Come detto, il decreto in esame introduce anche la possibilità di effettuare segnalazioni esterne presso l’ANAC, quando:
a) non è prevista, nell’ambito del contesto lavorativo, l’attivazione obbligatoria del canale di segnalazione interna oppure questo, anche se obbligatorio, non è attivo o, anche se attivato, è carente sul piano delle garanzie;
b) la persona segnalante ha già effettuato una segnalazione interna e la stessa non ha avuto seguito;
c) la persona segnalante ha fondati motivi di ritenere che, se effettuasse una segnalazione interna, alla stessa non sarebbe dato efficace seguito oppure che la stessa segnalazione possa determinare il rischio di ritorsione;
d) la persona segnalante ha fondato motivo di ritenere che la violazione possa costituire un pericolo imminente o palese per il pubblico interesse.
A quel punto sarà l’ANAC ad avviare le procedure di verifica e definire l’esito delle indagini.
L’identità della persona segnalante, sotto qualsivoglia forma e modalità possa evincersi, diretta ed indiretta, non può essere rivelata; nell’ambito del procedimento penale la stessa è coperta da segreto.

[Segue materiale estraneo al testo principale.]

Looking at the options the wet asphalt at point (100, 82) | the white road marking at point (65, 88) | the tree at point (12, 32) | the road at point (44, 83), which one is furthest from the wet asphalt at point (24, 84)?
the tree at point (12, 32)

Nell’ambito del procedimento disciplinare, invece, l’identità della persona segnalante non può essere rivelata, ove la contestazione dell’addebito disciplinare sia fondata su accertamenti distinti e ulteriori rispetto alla segnalazione, anche se conseguenti alla stessa.
Qualora, invece, la contestazione sia fondata, in tutto o in parte, sulla segnalazione e la conoscenza dell’identità della persona segnalante sia indispensabile per la difesa dell’incolpato, la segnalazione sarà utilizzabile ai fini del procedimento disciplinare solo in presenza del consenso espresso della persona segnalante alla rivelazione della propria identità.
La procedura di accertamento può prevedere anche l’audizione delle persone coinvolte.
Le condotte illecite devono essere fondate su elementi di fatto precisi e concordati. Conseguentemente, si esclude l’operatività delle tutele di legge nel caso in cui le segnalazioni non siano circostanziate ovvero effettuate per fini personali del segnalante (ad esempio una vendetta) o, ancora, in malafede.
La disciplina ha altri rilievi in ambito giuslavoristico, in quanto la stessa impone al datore di lavoro di non compiere una serie di atti ritorsivi, incluso il licenziamento quale reazione alla segnalazione (il decreto rivede la formulazione dell’art. 4 della Legge 604/66).
Superando il mero dettato normativo, l’adozione di un Piano di Prevenzione della Corruzione ben strutturato può rappresentare una grande opportunità, per esempio, per incrementare il punteggio nell’ambito dell’attribuzione del rating di legalità, o per acquisire benefici in termini di immagine, di reputazione e giuridici, o per ottenere importanti certificazioni UNI ISO che possono far acquisire vantaggi competitivi in sede di partecipazione a procedure di gara.